==== Exercise inputs ====
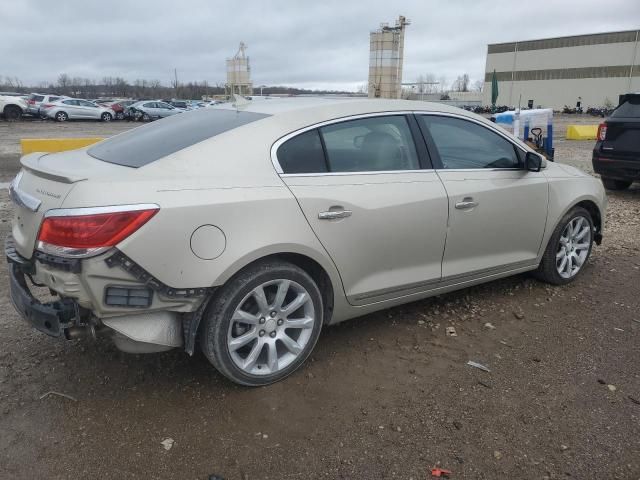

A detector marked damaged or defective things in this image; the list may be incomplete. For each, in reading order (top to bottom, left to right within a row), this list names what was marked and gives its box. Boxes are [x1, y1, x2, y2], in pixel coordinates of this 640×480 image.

exposed bumper damage [5, 234, 210, 354]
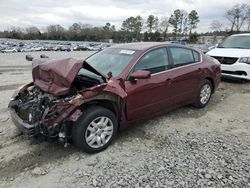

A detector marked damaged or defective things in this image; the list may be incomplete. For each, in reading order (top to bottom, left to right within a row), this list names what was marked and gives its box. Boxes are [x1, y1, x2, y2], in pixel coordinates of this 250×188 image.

crumpled hood [31, 58, 106, 96]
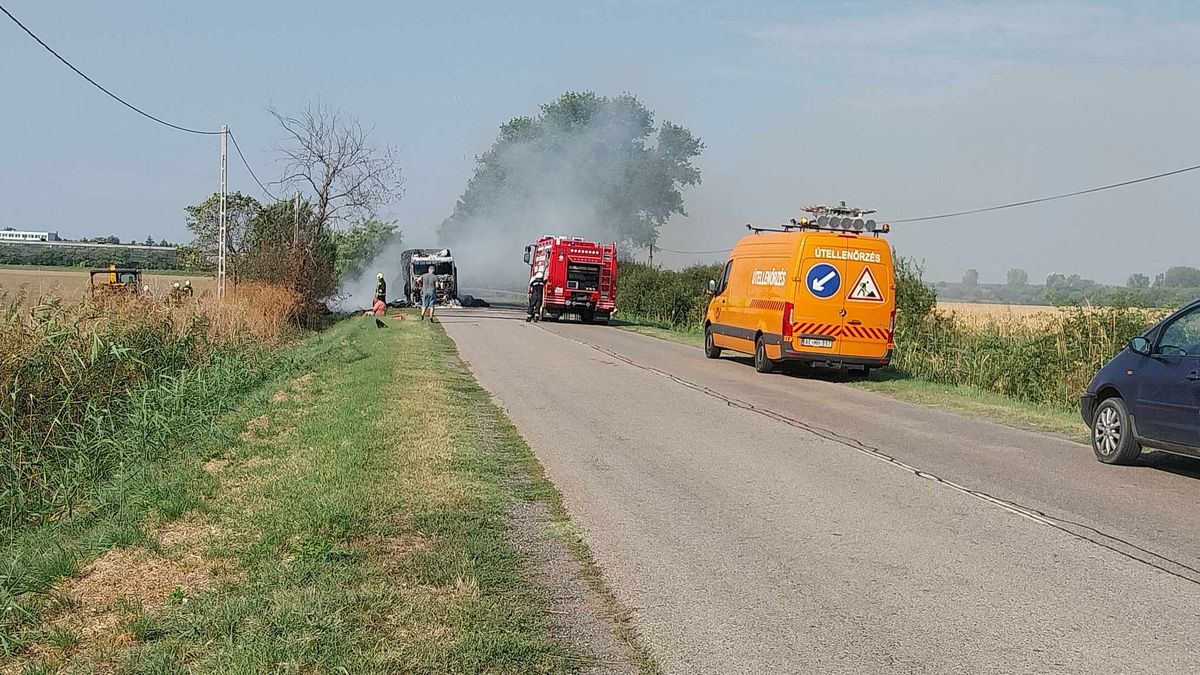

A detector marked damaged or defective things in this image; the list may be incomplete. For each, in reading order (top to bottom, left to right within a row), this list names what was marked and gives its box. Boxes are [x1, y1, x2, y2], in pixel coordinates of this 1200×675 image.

burnt truck [403, 247, 458, 305]
burned trailer [403, 247, 458, 305]
burnt truck [525, 235, 619, 321]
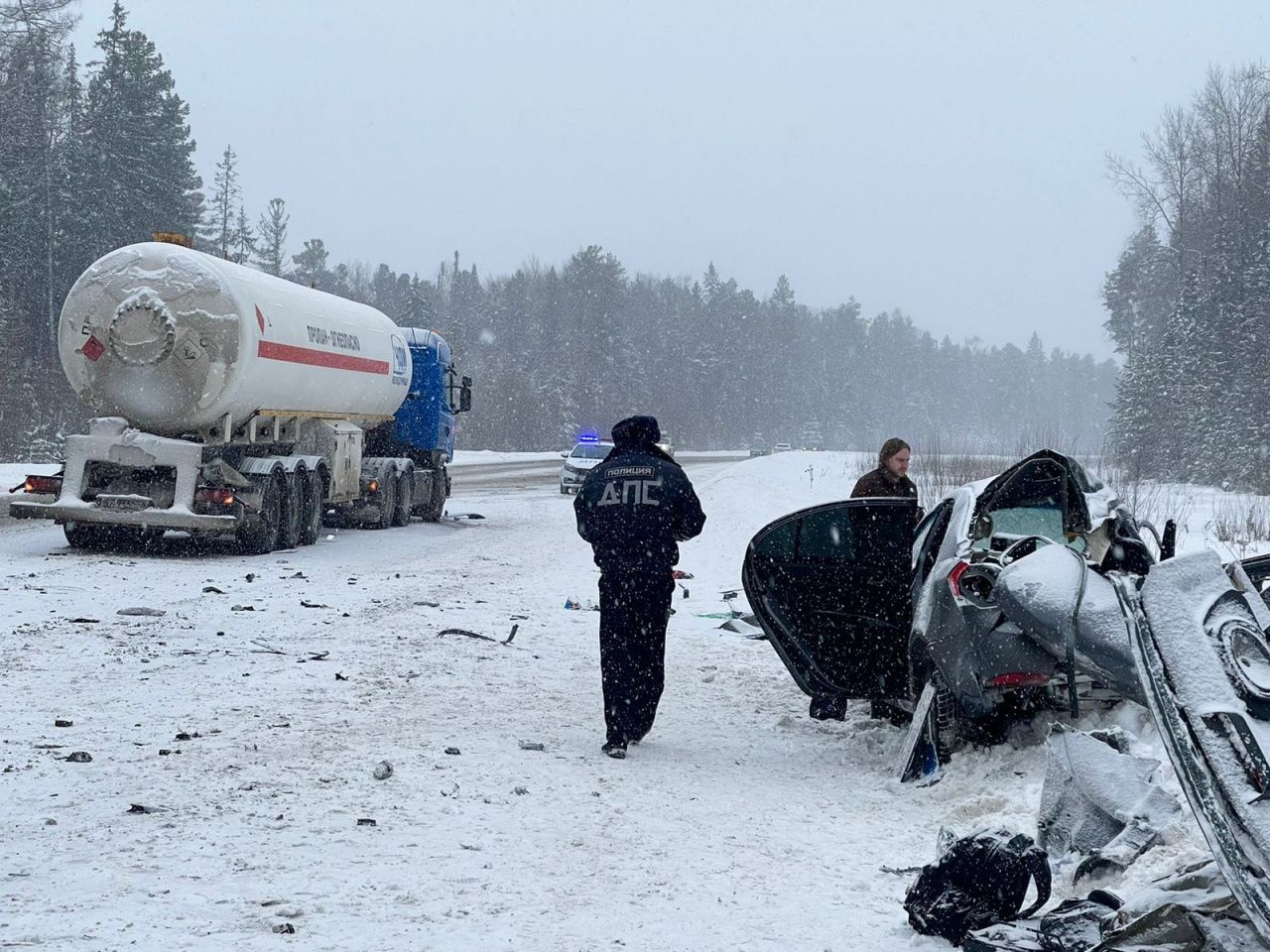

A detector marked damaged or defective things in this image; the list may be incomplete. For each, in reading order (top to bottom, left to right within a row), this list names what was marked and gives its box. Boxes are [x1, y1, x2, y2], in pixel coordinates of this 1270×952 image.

crushed vehicle door [746, 498, 913, 698]
severely wrecked car [738, 450, 1175, 754]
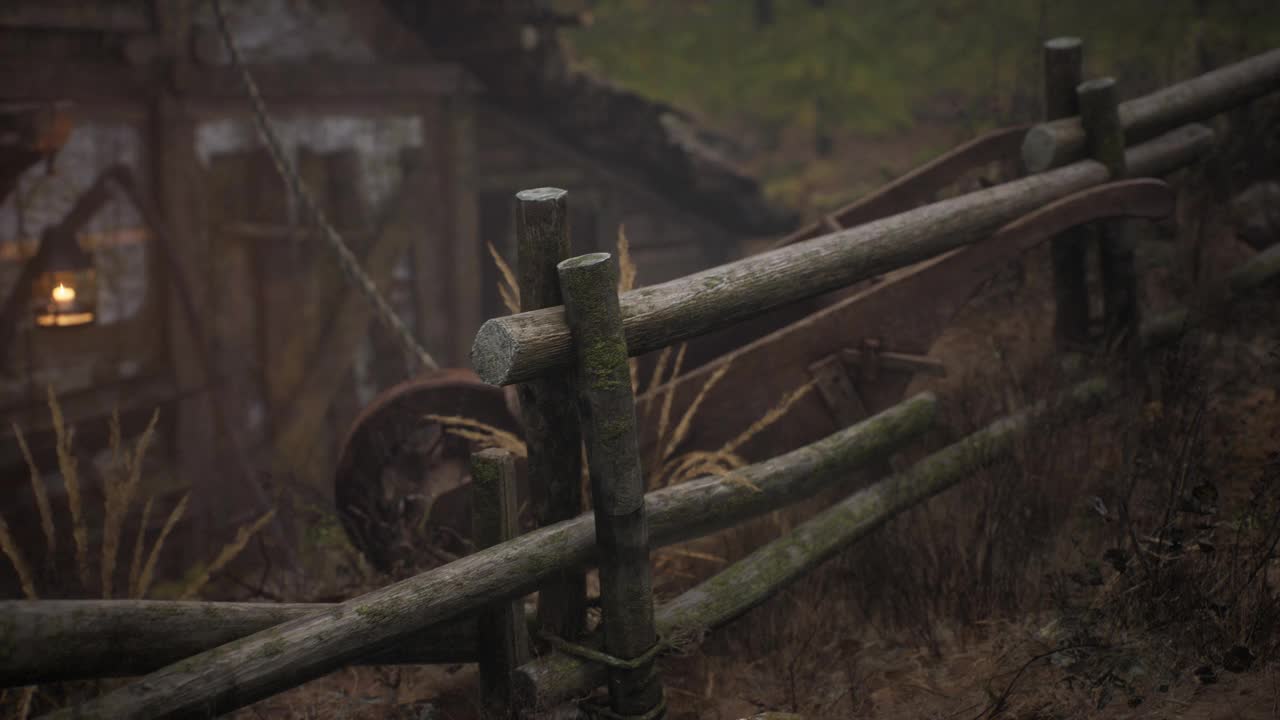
====
→ **Instructions for the task**:
Turn every line of the rows above into a Markdown table with two columns, No. and Line, numbering the lines in order and skipping blank ones. Leave the pictures out of the table.

→ **Exercise solution**:
| No. | Line |
|---|---|
| 1 | A detector marked damaged or defective things in this image; the list may be incomplete. For each, in reading order (top to bottom, left to right within a row), this list names what was marked and gives its box. Boxes are [x1, y1, x2, y2], in pixel coordinates of this 640×480 image. |
| 2 | exposed bumper damage [5, 234, 210, 354] |
| 3 | A detector marked damaged or defective things in this image; the list may be incomplete. For each, in reading order (top to bottom, left to right within a row), this list names what was marked and gives its box. Boxes are [x1, y1, x2, y2], in pixel coordinates of this 250×188 image. |
| 4 | crumpled hood [31, 58, 106, 96] |
| 5 | A detector marked damaged or defective things in this image; the list may be incomplete. For each, in reading order (top to bottom, left to right within a row), this list names what was marked and gives its box. Boxes are [x1, y1, x2, y2], in pixel coordinates of this 1200×675 image. |
| 6 | burnt truck [403, 247, 458, 305] |
| 7 | burned trailer [403, 247, 458, 305] |
| 8 | burnt truck [525, 235, 619, 321] |
| 9 | A detector marked damaged or defective things in this image; the list may be incomplete. For each, in reading order (top to bottom, left to right within a row), this list names what was marked and gives its box. Boxes are [x1, y1, x2, y2], in pixel coordinates of this 1270×952 image. |
| 10 | crushed vehicle door [746, 498, 913, 698] |
| 11 | severely wrecked car [738, 450, 1175, 754] |